The still lifes represent a range of conventions, innovations, and homages to tradition. Some are tabletop arrangements in raking light with patterned carpets and/or rumpled cloths. These affirm the artist's ability to transform simple arrangements into powerful, sensuously charged interior landscapes.
In several paintings,Tanis has placed an elemental still life against a backdrop of an Old-Masterish painting. These he either invents or quotes; in Paolo and Azzolino, for example, the background image is based on Veronese.
These juxtapositions link past and present visually and historically, and feel perfectly natural. They bring history forward, into contemporary life, by reinforcing the idea that the past is inherent in the present.
As one considers them, tradition no longer seems like something to rebel against, but something to respect, enhance, and reconfigure to satisfy current taste.
Other still lifes, particularly more recent ones such as Pomegranates, represent another strategy. Instead of clustering, Tanis deploys a number of like objects across a field, like toy soldiers on a blanket. He tends to use fruits for these, particularly pears, which can be imagined as figure surrogates.
Despite the uniformity of forms, these compositions, so crisply delineated and colored, produce a mesmerizing effect akin to that characteristic of classic Spanish still lifes by Juan Sanchez Cotán, Luis Melendez, and Francisco de Zurbarán.
Tanis' other major preoccupation has been the human figure, sometimes nude and usually presented in a narrative or allegorical context.
In the exhibition, these pictures begin in the mid-1990s with Judgment, in which he incorporates a male and female nude into a fragment of a Last Judgment painting by Peter Paul Rubens. It's a strategy analogous to that used in the more elaborate still lifes.
Judgment is followed by Self-Portrait With Model, in which a female nude kneels on a floorcloth - an artist-and-model scenario - and Tree of Life, in which another nude crouches on a carpet.
Here Tanis offers another time-honored recipe, a lushly articulated body, crowned with glowing auburn hair, juxtaposed against an exuberantly decorative textile, each complementing the other.
Beginning in 2000 with the painting Denouement, Tanis embarked on a more ambitious program for the figure.
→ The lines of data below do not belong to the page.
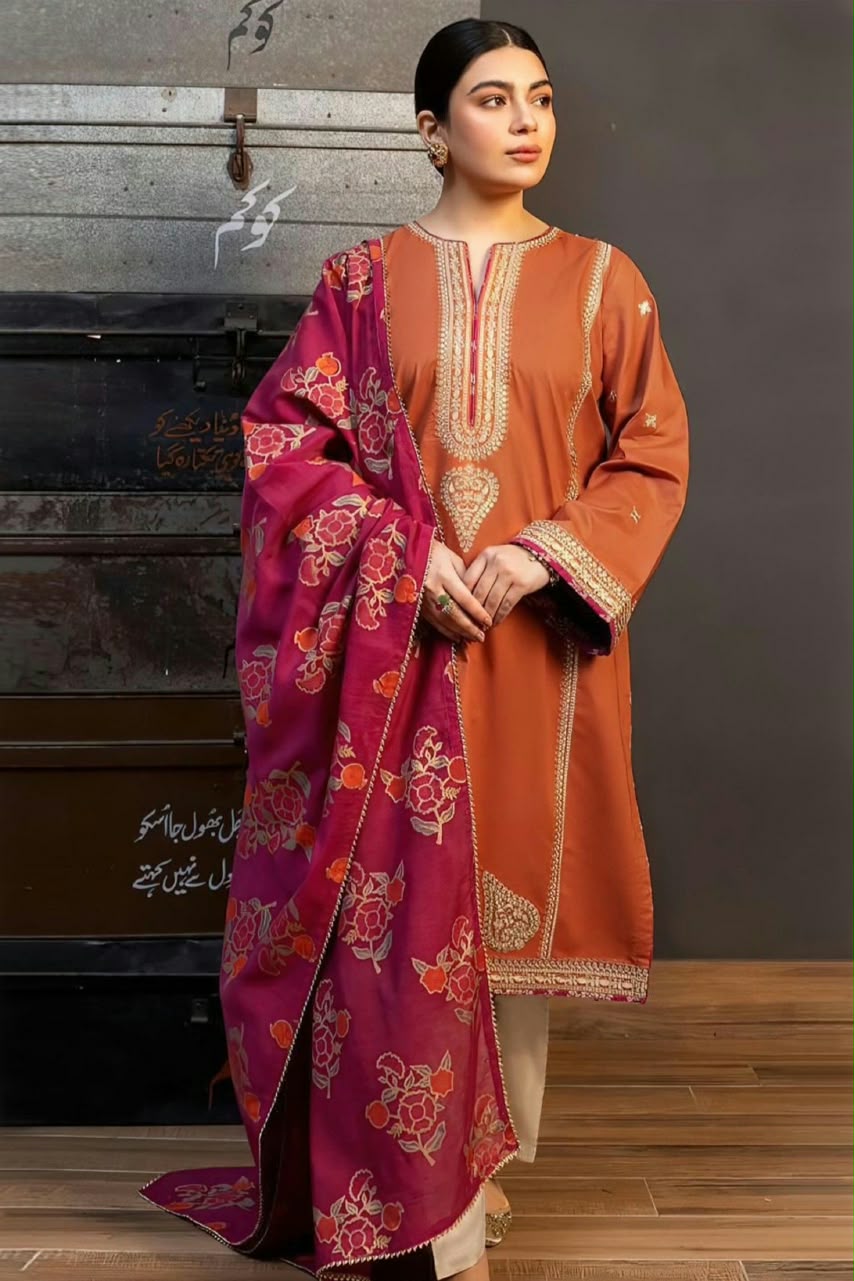 Urige | Embroidered Dhanak 3PC Unstitched Suit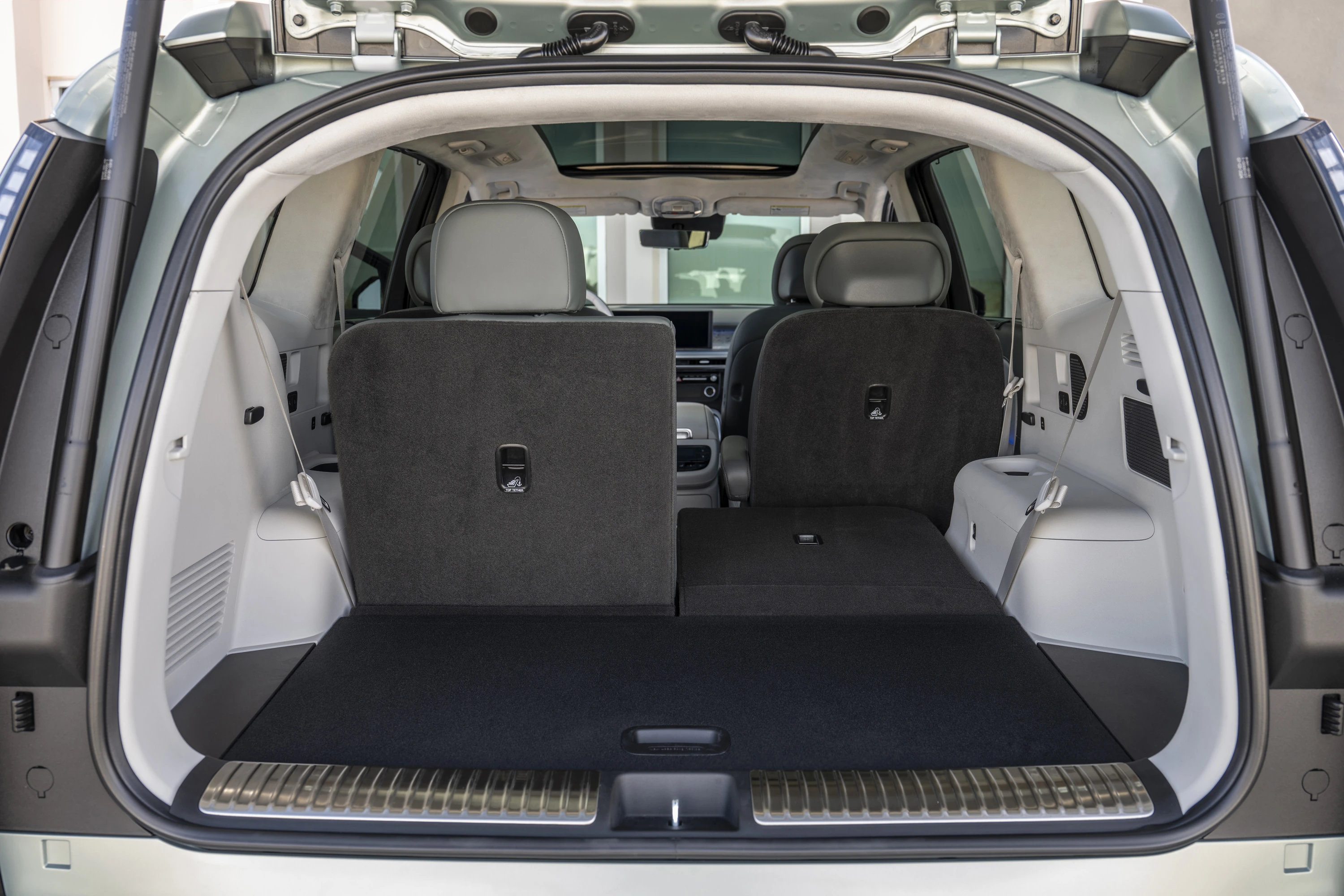 Hyundai IONIQ 9 RWD Long Range trunk view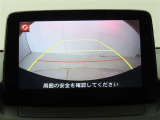 バックモニターは車庫入れの強い味方。 車は構造上、死角がたくさん。後退時の死角をチェックするために便利ですよ。 ただし、バックは目視で確認する事が重要ですよ。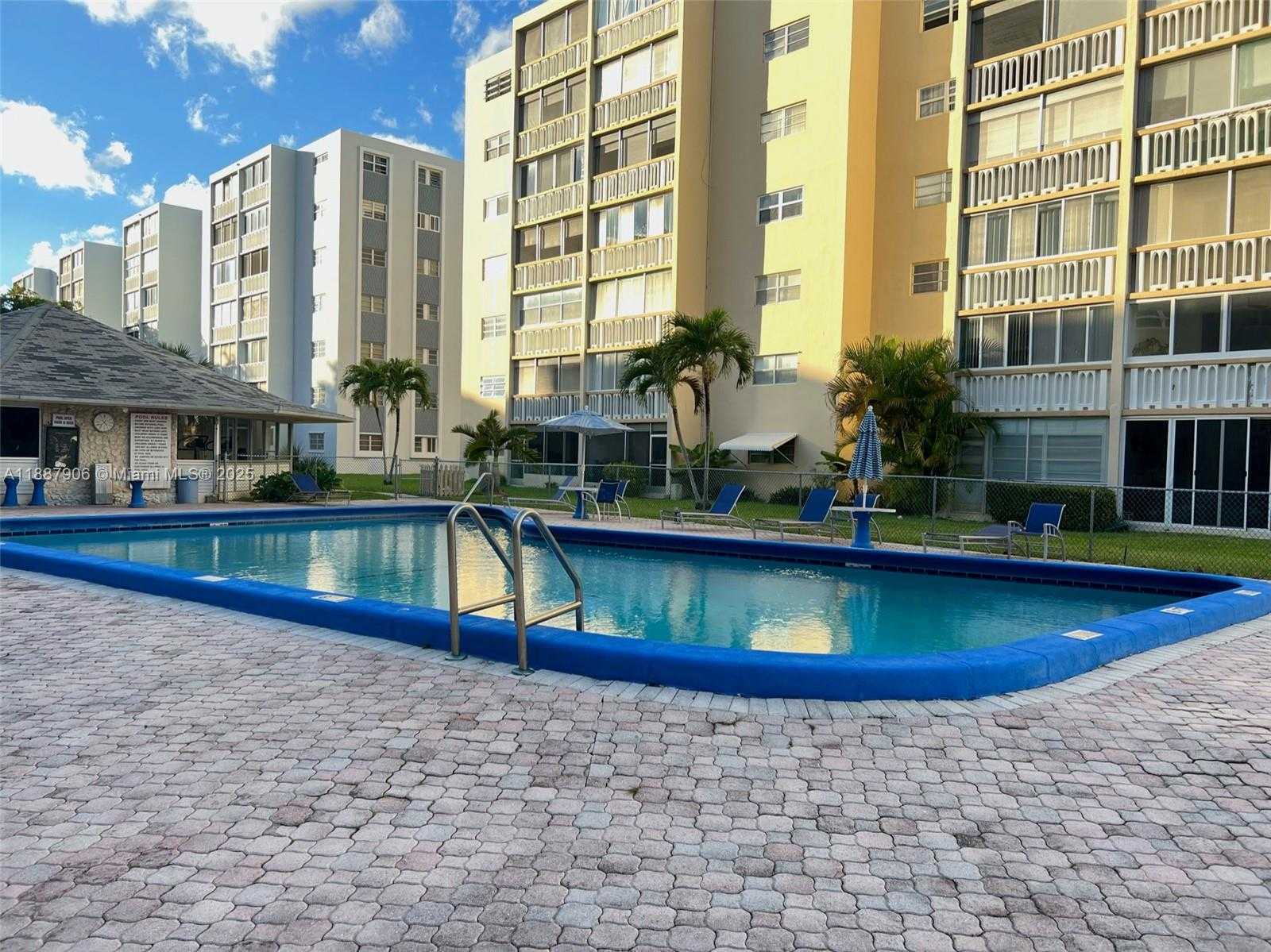 Small Image of 301 NORTH EAST 14TH AVE #608, Hallandale Beach Number 18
The paintings became larger and more populated; Scuffle, a scene of conflict, depicts nine people (including the artist), only one of whom is a woman.
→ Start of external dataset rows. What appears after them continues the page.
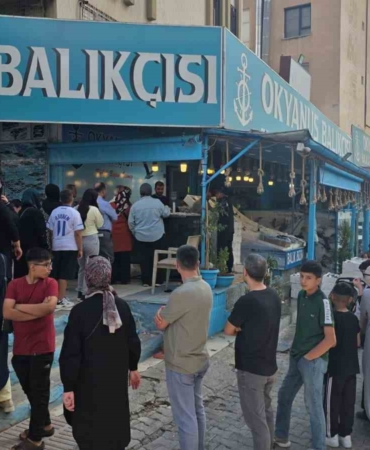 sanliurfada-ucuz-hamsi-kuyrugu-ikv7O5bl.jpg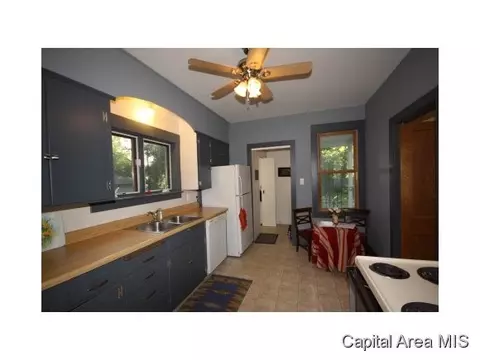 328 S Lincoln, Springfield, IL 62704 photo 6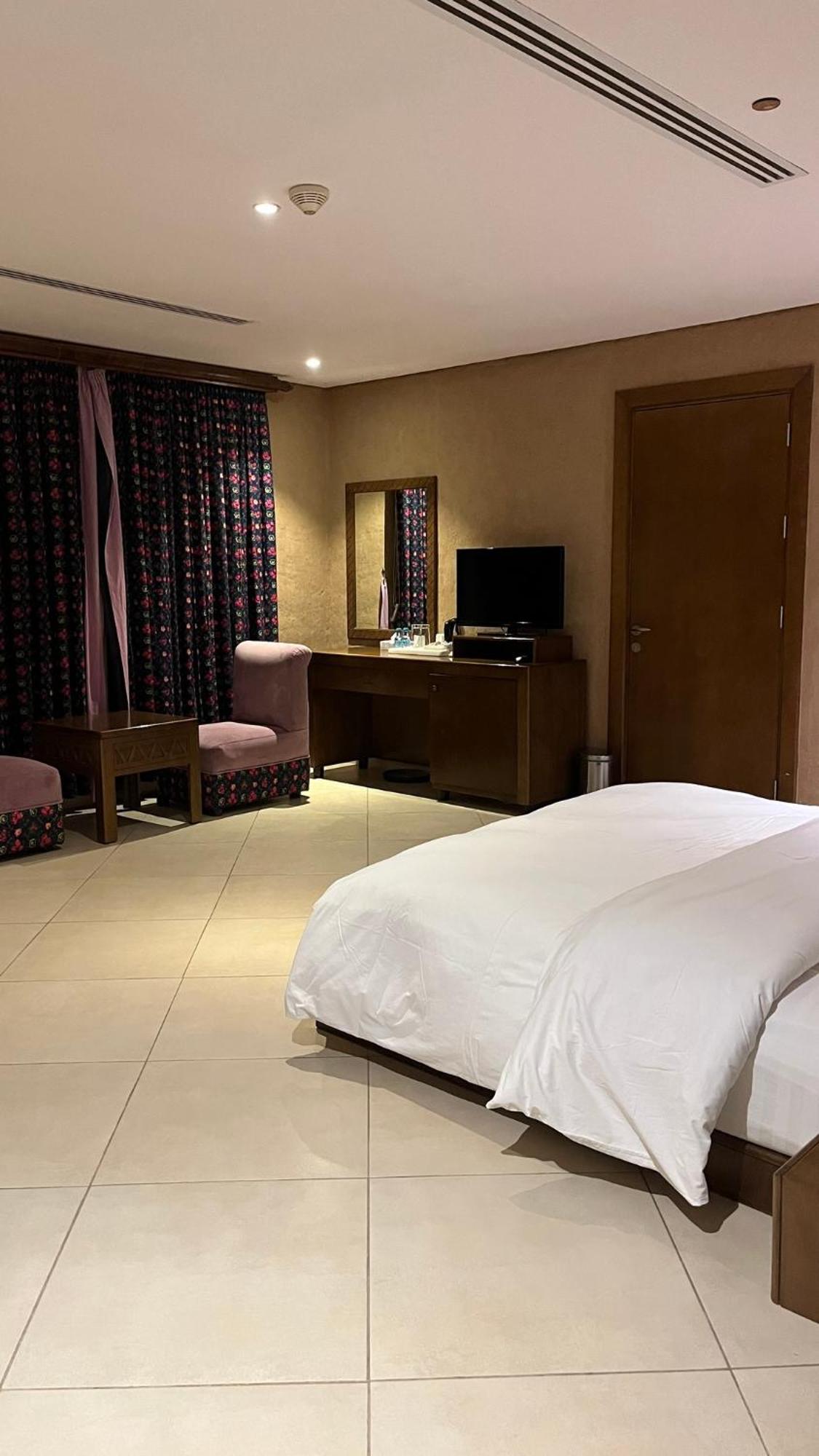 Al Malfa Resort Unaizah Ngoại thất bức ảnh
These paintings imply narratives; Denouement seems to involve a dispute between a woman and a spouse or lover that's being mediated by a couple who might be her parents and observed by three other people, again including the artist.
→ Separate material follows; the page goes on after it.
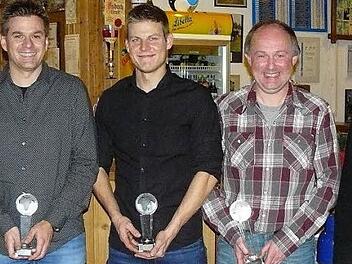 Vier verdienten Spieler hat der 1. FC Marktleugast für langjährige Treue gedankt. Unser Bild zeigt (von links) Luan Vanderlei (200 Spiele), Daniel Schramm (700), Steffen Titus (300), Markus Günther (900) und Vorsitzenden Klaus Witzgall. Foto: Klaus-Peter Wulf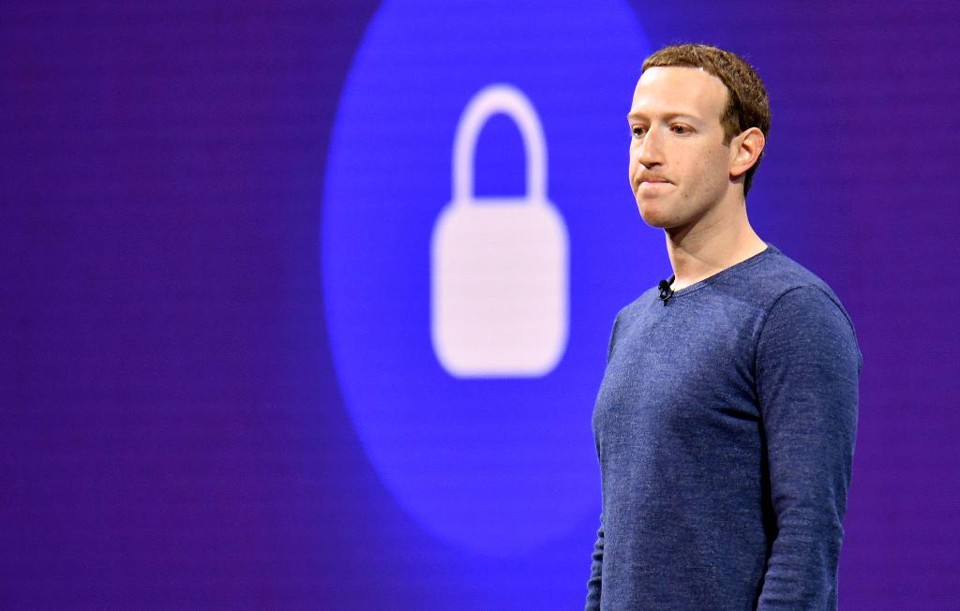 A empresa de Mark Zuckerberg  finalmente sentiu a pressão no bolso. | JOSH EDELSON/AFP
Two paintings, Scuffle and Gabriel's Contest, depict physical confrontations between two men. Freethinkers, in which one man probes an opening in the abdomen of another, overtly quotes Caravaggio's portrayal of St. Thomas touching the spear wound in the side of Jesus.
Like Denouement, the three-character Phone Call, in which Tanis includes himself as a principal player rather than an onlooker, also suggests a domestic crisis.
One can readily imagine religious allusions in these works - Jacob wrestling with an angel in Scuffle and Gabriel's Contest, for example - but the situations are sufficiently ambiguous that multiple interpretations are plausible. This deliberate vagueness, which invites viewers to supply the exposition, is what makes the paintings contemporary despite their obvious Old Master antecedents.
Where Caravaggio painted certainties and revealed commonly accepted truths, Tanis paints the uncertainties, dualities, and ambiguities of modern life. He isn't the only painter in the region to do so - Philadelphians Sidney Goodman, Bo Bartlett, and Martha Erlebacher, among others, also have worked this territory effectively.
Yet Tanis' masterly command of form and color gives his paintings exceptional presence, appeal, authority and gravity. They're as solid as granite.